Can you put every line of the listing below into a numbered list, leaving out the blank lines?

Records of spatial reasoning questions:
·····
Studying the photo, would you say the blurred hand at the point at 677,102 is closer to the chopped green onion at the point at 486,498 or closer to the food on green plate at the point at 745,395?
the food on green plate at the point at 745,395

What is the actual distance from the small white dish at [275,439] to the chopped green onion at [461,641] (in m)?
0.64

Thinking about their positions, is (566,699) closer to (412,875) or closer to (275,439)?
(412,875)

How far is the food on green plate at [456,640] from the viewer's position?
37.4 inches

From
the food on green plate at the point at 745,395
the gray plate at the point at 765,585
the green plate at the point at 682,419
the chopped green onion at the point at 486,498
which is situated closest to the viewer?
·····
OUTPUT OF THE TASK:
1. Studying the photo, would you say the blurred hand at the point at 677,102 is closer to the chopped green onion at the point at 486,498 or closer to the food on green plate at the point at 745,395?
2. the food on green plate at the point at 745,395
3. What is the actual distance from the small white dish at [275,439] to the chopped green onion at [461,641] (in m)?
4. 0.64
5. Thinking about their positions, is (566,699) closer to (412,875) or closer to (275,439)?
6. (412,875)
7. How far is the food on green plate at [456,640] from the viewer's position?
8. 37.4 inches
9. From
10. the food on green plate at the point at 745,395
11. the gray plate at the point at 765,585
12. the green plate at the point at 682,419
13. the chopped green onion at the point at 486,498
14. which is situated closest to the viewer?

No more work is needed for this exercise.